I think it is generally true that all infectious disease physicians love microbiology. However, it is also probably true that most infectious disease physicians think of medical microbiology as their handmaiden — a powerful tool that allows them to make diagnoses, treatment decisions, and predictions. Microbiology as such is something that is often neglected not only by physicians but also by philosophers of science who are often focused on “bigger” entities when they delve into the philosophical questions posed by biology.


Philosopher Maureen A. O’Malley addresses these issues and much much more in an intellectually challenging and rigorous book aptly entitled Philosophy of Microbiology. O’Malley motivates her call for more attention to the philosophy of microbiology by calling to attention the fact that microbes are the “most important, diverse and ancient life forms on our planet. The science of these organisms, microbiology, is the science of the most significant living entities and their influence on all the rest of life.” Additionally if one looks at eukaryotes, it is the single-celled protists that dominate multicellular organisms.

The book provides great amounts of information on just how important microbial life is to all ote life and is full of facts that should be kept in mind such as the diversity of metabolic pathways possessed by bacteria, the role of cyanobacteria in the Great Oxidation Event, the oxygenation power of plants being derived from endosymbiont bacteria, conversion of carbon, nitrogen fixation, and much more.

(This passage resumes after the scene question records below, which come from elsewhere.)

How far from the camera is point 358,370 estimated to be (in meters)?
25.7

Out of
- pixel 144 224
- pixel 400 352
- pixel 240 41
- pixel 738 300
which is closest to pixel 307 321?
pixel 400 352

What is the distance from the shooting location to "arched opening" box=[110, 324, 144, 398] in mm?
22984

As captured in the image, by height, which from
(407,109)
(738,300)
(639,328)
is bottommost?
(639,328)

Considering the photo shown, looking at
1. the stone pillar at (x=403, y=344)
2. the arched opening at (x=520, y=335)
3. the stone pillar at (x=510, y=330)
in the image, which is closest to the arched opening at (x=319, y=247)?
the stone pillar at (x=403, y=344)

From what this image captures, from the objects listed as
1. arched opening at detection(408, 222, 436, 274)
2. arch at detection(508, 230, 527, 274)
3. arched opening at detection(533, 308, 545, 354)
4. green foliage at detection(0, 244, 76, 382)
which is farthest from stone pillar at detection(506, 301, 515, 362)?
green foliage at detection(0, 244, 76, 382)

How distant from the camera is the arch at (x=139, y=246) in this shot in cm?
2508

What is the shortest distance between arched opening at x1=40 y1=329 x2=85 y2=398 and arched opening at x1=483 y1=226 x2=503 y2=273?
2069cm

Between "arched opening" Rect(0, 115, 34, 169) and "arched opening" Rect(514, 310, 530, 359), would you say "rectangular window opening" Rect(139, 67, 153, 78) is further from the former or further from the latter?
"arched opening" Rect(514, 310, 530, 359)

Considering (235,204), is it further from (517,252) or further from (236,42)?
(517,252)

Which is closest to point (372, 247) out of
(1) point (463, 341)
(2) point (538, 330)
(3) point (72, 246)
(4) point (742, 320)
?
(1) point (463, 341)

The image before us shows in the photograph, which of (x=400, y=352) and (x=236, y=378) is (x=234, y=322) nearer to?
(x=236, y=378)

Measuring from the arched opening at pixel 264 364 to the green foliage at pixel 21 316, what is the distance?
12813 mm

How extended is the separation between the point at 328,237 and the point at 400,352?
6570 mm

One of the most fascinating discussions in the book is that on teleosemantics, “the philosophical study of how mental content can be explained naturalistically” and its relationship with magnetotactic bacteria, that “sense” the planet’s geomagnetic field.

There are also fascinating sections that deal with the implications of lateral gene transfer (LGT), phylogeny/classification, the pangenome, and microbial “communities.” Not only does the book prompt the reader to think harder about microbiology, it prompts one to consider well-established facts from a wider context.

It’s hard to do give O’Malley’s book the justice it is due in a brief blog post but it is really a clarion call to take microbiology much more seriously from a philosophical standpoint. As she writes:

“There are no eukaryotes without mitochondria, and (within eukaryotes) no plants without chloroplasts”

“The origins of life are exclusively microbial; life until recently was exclusively microbial; life in the future will most probably be exclusively microbial too. If there is indeed life on other planets in other galaxies, it is most likely to be exclusively microbial”

For those who want to think rigorously, endlessly, and deeply about microbiology, I highly recommend the book.